» EXERCISE MATERIAL

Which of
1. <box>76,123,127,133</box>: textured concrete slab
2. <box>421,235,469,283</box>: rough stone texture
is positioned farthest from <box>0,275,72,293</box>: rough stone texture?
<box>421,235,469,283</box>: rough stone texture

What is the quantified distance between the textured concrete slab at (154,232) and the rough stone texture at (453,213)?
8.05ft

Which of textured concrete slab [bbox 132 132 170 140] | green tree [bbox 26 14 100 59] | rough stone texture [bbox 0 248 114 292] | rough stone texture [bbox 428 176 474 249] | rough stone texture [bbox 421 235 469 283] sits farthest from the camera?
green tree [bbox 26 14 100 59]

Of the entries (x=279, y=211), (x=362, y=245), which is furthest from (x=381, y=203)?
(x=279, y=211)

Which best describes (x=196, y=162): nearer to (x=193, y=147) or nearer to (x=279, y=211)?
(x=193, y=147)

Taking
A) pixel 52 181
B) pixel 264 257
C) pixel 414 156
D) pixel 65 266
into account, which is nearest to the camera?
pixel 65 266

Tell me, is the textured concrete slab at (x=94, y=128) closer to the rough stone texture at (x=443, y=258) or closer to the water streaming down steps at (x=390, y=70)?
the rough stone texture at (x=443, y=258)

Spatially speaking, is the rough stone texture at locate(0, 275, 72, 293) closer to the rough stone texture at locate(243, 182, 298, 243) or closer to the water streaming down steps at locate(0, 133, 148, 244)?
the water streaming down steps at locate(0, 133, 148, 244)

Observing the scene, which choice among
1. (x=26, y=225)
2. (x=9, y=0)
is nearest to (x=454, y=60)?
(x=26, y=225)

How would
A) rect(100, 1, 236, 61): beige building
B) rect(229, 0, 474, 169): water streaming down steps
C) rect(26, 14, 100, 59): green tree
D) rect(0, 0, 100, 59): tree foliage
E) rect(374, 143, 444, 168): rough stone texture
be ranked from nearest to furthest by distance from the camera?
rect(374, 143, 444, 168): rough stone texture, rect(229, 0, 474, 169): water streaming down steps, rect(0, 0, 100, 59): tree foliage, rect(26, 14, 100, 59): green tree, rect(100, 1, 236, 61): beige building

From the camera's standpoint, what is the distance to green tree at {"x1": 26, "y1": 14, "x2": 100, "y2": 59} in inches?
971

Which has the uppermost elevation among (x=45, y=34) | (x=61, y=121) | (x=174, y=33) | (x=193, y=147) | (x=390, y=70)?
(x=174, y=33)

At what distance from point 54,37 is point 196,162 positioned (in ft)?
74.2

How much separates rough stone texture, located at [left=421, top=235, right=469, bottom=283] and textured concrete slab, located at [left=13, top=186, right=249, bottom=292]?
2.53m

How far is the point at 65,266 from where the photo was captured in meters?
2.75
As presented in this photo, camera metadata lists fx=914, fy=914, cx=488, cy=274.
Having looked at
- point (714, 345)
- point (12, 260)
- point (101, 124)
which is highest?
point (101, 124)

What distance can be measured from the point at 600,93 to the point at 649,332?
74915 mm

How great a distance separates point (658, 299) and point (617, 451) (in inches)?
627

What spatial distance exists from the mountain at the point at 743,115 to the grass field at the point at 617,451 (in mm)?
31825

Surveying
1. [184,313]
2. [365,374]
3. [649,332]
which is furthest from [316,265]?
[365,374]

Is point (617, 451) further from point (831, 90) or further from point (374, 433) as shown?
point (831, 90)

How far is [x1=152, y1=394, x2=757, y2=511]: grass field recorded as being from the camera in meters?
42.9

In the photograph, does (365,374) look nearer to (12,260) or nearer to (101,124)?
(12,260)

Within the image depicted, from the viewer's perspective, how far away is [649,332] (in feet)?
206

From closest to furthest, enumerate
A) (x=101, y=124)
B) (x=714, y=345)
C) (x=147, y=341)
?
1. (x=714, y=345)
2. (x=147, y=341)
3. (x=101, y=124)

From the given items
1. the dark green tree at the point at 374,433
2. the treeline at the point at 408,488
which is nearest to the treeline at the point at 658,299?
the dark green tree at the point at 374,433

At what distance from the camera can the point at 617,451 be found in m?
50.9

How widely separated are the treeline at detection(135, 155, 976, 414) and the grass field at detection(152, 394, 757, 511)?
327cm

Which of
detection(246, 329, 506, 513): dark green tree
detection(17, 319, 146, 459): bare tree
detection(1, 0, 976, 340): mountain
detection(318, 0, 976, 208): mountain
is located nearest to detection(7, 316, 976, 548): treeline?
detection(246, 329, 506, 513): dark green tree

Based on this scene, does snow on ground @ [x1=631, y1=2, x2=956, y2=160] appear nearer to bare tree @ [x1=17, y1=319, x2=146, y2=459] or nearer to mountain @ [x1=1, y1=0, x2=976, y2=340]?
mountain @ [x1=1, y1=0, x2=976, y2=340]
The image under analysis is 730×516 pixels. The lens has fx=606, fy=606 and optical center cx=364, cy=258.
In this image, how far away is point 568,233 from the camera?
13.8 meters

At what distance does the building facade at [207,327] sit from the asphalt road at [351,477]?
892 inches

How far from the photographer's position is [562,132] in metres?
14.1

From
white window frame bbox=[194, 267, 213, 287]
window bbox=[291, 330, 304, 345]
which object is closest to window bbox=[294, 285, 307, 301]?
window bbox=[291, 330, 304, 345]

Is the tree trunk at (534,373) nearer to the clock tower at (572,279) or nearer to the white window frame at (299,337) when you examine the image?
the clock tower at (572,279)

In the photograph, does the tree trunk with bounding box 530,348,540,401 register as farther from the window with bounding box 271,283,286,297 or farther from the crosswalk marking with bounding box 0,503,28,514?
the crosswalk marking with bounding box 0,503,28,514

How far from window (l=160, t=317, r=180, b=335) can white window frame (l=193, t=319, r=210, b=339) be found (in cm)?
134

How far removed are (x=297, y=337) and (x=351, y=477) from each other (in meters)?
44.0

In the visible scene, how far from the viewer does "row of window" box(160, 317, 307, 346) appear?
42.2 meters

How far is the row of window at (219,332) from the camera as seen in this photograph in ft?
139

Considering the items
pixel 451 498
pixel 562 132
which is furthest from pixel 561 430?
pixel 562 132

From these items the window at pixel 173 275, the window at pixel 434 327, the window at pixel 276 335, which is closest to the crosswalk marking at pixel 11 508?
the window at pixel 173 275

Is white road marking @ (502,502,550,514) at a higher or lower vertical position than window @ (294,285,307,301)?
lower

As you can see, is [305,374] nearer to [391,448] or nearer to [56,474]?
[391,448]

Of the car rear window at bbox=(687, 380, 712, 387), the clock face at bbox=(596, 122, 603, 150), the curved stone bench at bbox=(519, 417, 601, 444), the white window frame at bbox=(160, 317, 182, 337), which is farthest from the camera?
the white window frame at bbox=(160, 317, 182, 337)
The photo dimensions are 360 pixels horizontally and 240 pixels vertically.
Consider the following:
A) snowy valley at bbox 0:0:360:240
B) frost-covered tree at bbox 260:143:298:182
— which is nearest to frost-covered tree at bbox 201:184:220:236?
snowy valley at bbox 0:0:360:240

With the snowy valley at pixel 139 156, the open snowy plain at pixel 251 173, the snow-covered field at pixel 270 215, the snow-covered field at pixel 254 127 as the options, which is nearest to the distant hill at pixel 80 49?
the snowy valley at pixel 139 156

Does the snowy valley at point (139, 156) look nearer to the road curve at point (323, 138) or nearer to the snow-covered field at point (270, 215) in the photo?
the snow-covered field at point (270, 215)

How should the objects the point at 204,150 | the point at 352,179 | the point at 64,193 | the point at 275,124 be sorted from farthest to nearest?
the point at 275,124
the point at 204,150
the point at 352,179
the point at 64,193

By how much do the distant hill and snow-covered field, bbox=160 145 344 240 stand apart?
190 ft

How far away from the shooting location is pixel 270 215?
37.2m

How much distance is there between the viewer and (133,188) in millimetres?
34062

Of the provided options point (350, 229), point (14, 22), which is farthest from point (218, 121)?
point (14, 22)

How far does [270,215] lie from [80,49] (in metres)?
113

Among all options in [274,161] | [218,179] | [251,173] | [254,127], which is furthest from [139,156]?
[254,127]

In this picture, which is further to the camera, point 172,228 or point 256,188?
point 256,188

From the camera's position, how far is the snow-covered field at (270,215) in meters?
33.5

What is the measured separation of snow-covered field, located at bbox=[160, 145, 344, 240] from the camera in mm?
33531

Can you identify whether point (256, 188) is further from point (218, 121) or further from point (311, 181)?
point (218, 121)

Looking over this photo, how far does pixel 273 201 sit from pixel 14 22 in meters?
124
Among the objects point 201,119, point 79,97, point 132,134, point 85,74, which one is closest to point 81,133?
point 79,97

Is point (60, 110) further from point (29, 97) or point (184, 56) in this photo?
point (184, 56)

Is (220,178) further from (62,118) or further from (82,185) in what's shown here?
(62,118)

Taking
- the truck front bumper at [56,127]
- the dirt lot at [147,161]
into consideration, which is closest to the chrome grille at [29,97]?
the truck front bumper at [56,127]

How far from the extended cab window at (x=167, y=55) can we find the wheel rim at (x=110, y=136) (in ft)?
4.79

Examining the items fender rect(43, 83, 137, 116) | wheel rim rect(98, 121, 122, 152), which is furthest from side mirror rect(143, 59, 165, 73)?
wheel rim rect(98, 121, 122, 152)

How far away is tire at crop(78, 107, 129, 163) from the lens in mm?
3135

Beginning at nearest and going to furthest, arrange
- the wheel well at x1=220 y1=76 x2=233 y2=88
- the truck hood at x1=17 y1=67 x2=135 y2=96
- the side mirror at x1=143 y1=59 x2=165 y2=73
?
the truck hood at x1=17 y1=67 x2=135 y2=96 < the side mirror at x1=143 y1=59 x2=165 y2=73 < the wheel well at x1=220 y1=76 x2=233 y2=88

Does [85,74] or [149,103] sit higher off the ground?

» EXERCISE TASK
Copy out every line from the one containing "How far from the extended" to the end of the material, both ends included.

» EXPECTED ANSWER
How far from the extended cab window at (x=167, y=55) can we find the wheel rim at (x=110, y=136) (in ft)?
4.79

Examining the items fender rect(43, 83, 137, 116) | wheel rim rect(98, 121, 122, 152), which is furthest from side mirror rect(143, 59, 165, 73)?
wheel rim rect(98, 121, 122, 152)

How far away is tire at crop(78, 107, 129, 163) from the lens in mm?
3135

Beginning at nearest and going to furthest, arrange
- the wheel well at x1=220 y1=76 x2=233 y2=88
- the truck hood at x1=17 y1=67 x2=135 y2=96
- the side mirror at x1=143 y1=59 x2=165 y2=73
?
the truck hood at x1=17 y1=67 x2=135 y2=96 < the side mirror at x1=143 y1=59 x2=165 y2=73 < the wheel well at x1=220 y1=76 x2=233 y2=88

Does [85,74] or [149,103] sit higher off the ground?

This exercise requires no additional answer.